Aku memang payah, aku mencintainya. Tapi aku berusaha menahan diri selama tahun-tahun pertama kebersamaan kami. Aku juga tahu tentang perasaannya, tapi sebagai pemimpin band kami aku punya tugas untuk menempatkan semuanya pada tempatnya termasuk perasaan pribadi kami. Aku yakin suatu saat nanti aku akan mengatakan padanya pada waktu yang tepat saat band kami sudah pada titik yang seimbang.
Dan tibalah saat itu, saat mereka pergi meninggalkan kami. Saat dimana cintaku meluap untuknya, dia pergi meledakkan hatiku hingga hancur. Aku memintanya untuk tinggal, tapi dia memilih untuk pergi. Pupus sudah cintaku.
Lima tahun waktu yang lama untuk melupakan sakit hatiku, dan waktu yang cukup untuk menerima harapan baru. Changmin yang selalu berada disampingku, menopangku dan memberiku semangat setuju menjadi kekasihku saat aku menyatakan keinginanku untuk memilikinya sebagai seseorang yang spesial. Dan aku sangat menikmati kebersamaan kami sebgai kekasih hingga mereka kembali dan akhirnya kejadian yang sama sekali tidak terbayangkan terjadi begitu saja tanpa kurencanakan.
Aku mengenalnya.
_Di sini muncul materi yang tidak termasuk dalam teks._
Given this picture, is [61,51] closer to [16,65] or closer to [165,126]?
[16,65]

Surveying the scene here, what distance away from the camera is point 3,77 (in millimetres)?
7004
Aku tahu saat dia hancur. Aku sadar tiap tangis yang ditahannya setia aku menunjukkan perhatianku pada Changmin didekatnya. Hatiku merasakan sakit yang sama, namun logikaku melarangku. Logikaku bahkan mengatakan dia pantas diperlakukan seperti itu. Dan hatiku berteriak dan menangis atas kekejamanku sendiri.
Author POV
Setelah menguatkan dirinya Yunho pun mendatangi apartemen Jaejoong untuk meminta maaf pada pria itu. Saat Jaejoong membukakan pintu untuknya, tak sedetikpun Jaejoong menatapnya tapi dengan sopan menyilakan Yunho masuk dan duduk di ruang tamu sedangkan dia sendiri pergi ke dapur dan menyiapkan meniman buat mereka berdua. Yoochun dan Junsu sedang keluar untuk berbelanja kebutuhan bulanan apartemen mereka.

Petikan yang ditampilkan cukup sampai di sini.